As your bus closed in on the stadium it would ping all the people going to a similar area it's own location and the rally point. If anyone could not make it to the rally point you could have the option to pass.

Occupancy rates would be nearly 80-100% every trip. It may even be more effective than owning your own vehicle and more people would move into the city to save money from the costs associated with transportation.

There would need to be some accommodation for bicyclists - maybe they would have to ride the vehicle designed for wheel-chair access.

Trevor Carlson

The system could be funded largely from subscriptions and a mile rate based on the type of bus used and occupancy. No money would even need to be carried as you could just use your phone.
If you didn't have a phone you could buy a bus pass with a keychain tag that you'd wave at a bus-stop scanner when you wanted to get picked up. You could pay for the pass on a monthly or yearly basis with cash.

Such a system could be built up slowly to match the user base and would not need large fleets to be purchased at once. As public transport it wouldn't need to make a profit but if the taxi companies implemented it first they could make public transportation less efficient, more expensive and essentially obsolete.

Davemart

@Trevor:
'IGT operates using a fleet of minibus vehicles called taxibuses which travel on the road networks. Typically a taxibus will carry around six to eight passengers aboard, with the taxibus driver guided by street navigation instructions received from a computer system which automatically controls the routing of each taxibus vehicle in the fleet.

Journeying by taxibus is delightfully easy. Prospective passengers request a taxibus ride simply by submitting their current location and desired destination addresses to the IGT computer system, typically using an ordinary cellular telephone. Regularly-used addresses would be pre-programmed on the passenger's phone, so this address submission is very straightforward. As soon as a taxibus journey is requested in this way, the IGT computer system searches its database for a nearby taxibus vehicle whose current itinerary is compatible with the passenger's submitted itinerary. Once a suitable taxibus is found, it is immediately diverted to pick up and convey the new passenger.

New passengers are collected extremely quickly, generally within three minutes of submitting their journey request. Such rapid pick-up is feasible because IGT operates with a large fleet of taxibus vehicles spread across the city, continually travelling the road networks, constantly conveying passengers. A new passenger is allocated to a nearby taxibus vehicle already on the roads carrying commuters, this vehicle's itinerary being modified on-the-fly to incorporate the new passenger.

The three minute pick-up response that IGT achieves using this on-the-fly approach makes taxibus travel vastly superior to existing door-to-door public transport concepts, many of which require prospective passengers to place an order for their journey hours in advance of travel. With IGT, a passenger can spontaneously order a taxibus, even when waiting on the high street, for example, knowing that a taxibus will arrive to collect him usually within one or two minutes. This is an incredibly fast response (the feasibility of which is analysed later). '

http://www.taxibus.org.uk/

Electric roboticised cars would work even better.
The two biggest costs in public transport are wages and fuel.
Next biggest cost is maintenance.
Electric cars have around half the maintenance costs of ICE.

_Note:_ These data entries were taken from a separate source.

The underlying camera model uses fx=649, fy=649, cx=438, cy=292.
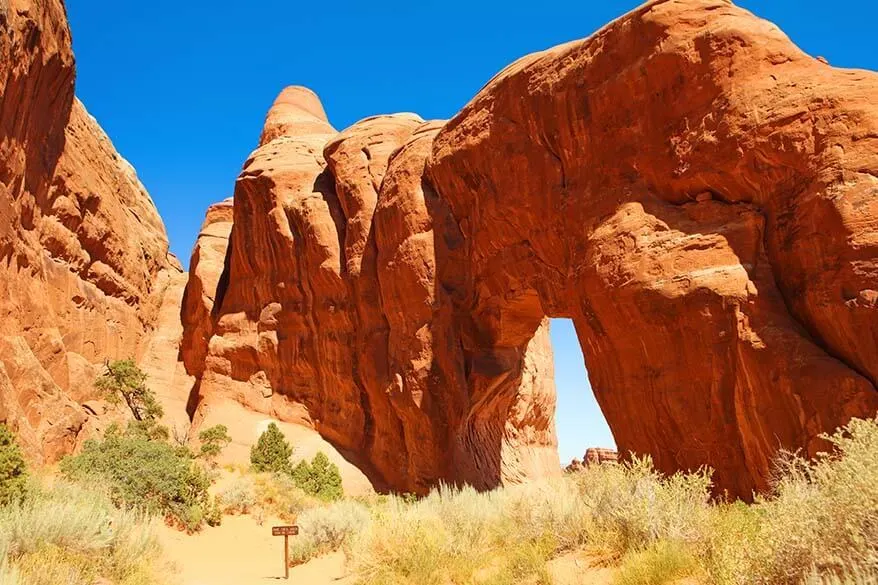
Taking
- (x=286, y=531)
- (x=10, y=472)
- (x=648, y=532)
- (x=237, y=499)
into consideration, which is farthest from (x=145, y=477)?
(x=648, y=532)

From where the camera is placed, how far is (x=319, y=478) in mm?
20578

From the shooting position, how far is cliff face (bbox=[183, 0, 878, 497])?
969 centimetres

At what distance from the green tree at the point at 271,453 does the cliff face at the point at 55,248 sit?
206 inches

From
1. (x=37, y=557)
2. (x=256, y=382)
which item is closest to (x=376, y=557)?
(x=37, y=557)

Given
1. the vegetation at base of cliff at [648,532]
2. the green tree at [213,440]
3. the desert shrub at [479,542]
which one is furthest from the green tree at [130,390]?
the desert shrub at [479,542]

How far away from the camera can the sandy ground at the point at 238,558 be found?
10.5 metres

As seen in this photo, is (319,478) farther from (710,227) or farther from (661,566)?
(661,566)

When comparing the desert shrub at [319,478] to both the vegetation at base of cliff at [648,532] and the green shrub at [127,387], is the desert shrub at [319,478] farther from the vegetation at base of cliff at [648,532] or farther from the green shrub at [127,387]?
the vegetation at base of cliff at [648,532]

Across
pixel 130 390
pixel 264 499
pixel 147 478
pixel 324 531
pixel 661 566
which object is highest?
pixel 130 390

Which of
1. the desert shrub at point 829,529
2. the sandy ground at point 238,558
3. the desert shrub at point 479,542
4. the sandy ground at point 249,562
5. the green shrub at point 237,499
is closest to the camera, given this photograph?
the desert shrub at point 829,529

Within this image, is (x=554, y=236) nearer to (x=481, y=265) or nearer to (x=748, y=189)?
(x=481, y=265)

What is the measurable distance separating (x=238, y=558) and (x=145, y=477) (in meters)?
2.87

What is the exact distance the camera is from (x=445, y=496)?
13047 mm

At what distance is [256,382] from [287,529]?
16624mm
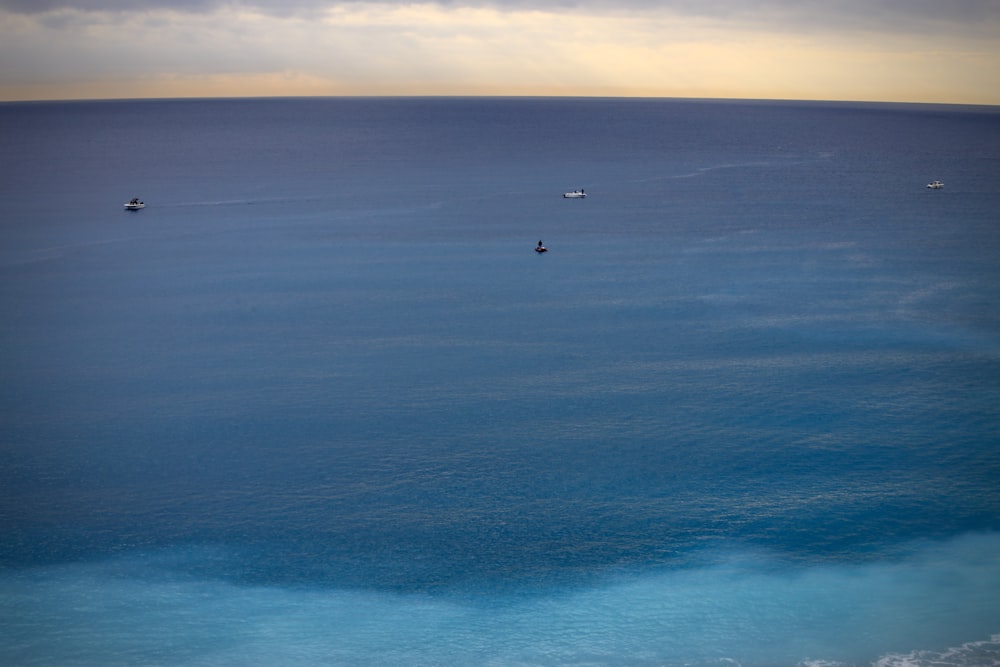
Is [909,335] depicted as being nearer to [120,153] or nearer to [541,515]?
[541,515]

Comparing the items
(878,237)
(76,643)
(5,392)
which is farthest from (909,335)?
(5,392)

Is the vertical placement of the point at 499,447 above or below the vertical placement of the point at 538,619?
above

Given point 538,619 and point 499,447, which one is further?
point 499,447

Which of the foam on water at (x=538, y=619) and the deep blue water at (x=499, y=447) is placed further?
the deep blue water at (x=499, y=447)

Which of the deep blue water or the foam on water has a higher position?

I haven't heard that Taxibus is off the ground yet.
I would imagine the taxi drivers would be rather against it.

HarveyD

mahonj...in many places, the major operation cost for city buses are the drivers' cost (a grand total of $122,000+/year per driver in our city). Up to 4 drivers per bus are often required, costing more than $488,000/year or the full purchase price of the bus in less than 2 years or about 8 times the price of the bus over 16 years.

That being the case, 100+ seats articulated city buses, using (2.5 to 3.0) fewer drivers, are progressively replacing the standard 40-ft units.

Very small buses are too expensive to operate unless you have access to low cost drivers?